September, 2025: Kiir Stripped Machar dari Wakil Presidensi

Machar juga menghadapi tuduhan pengkhianatan, pembunuhan, konspirasi, terorisme, penghancuran aset properti publik dan militer, dan kejahatan terhadap kemanusiaan. Langkah Presiden Kiir secara efektif mengakhiri pemerintah transisi persatuan, dan oposisi menyerukan kepada para pendukungnya untuk memobilisasi dan melakukan perubahan rezim.

Konflik bersenjata bukanlah sesuatu yang tidak mampu dibayar oleh negara, maupun warganya, kepada dosen ekonomi Akol Maduok kepada DW.

“Ketika ada perang, ekonomi menderita – dan warga negara menderita. Kami melihat meningkatnya inflasi, mengganggu perdagangan, pegawai negeri sipil yang pergi berbulan -bulan tanpa bayaran, dan tekanan tambahan dari konflik di Sudan tetangga. Lingkungan keamanan yang rapuh mencegah orang memproduksi barang dan jasa,” katanya.

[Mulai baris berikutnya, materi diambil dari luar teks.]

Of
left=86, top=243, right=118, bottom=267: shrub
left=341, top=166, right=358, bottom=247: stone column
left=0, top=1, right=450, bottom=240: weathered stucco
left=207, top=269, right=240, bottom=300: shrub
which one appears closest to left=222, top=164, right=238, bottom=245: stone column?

Sudan Selatan tidak hanya di tepi jurang secara politis: ekspor minyak negara itu turun, inflasi meningkat, dan pekerja telah melaporkan gaji tidak dibayar.

“Sudan Selatan, dalam bentuk saat ini, tidak pantas untuk kembali ke konflik skala penuh,” kata Maduok kepada DW.
Pelaporan dari Juba oleh Michael Atit. Sunting oleh Sarah Hucal.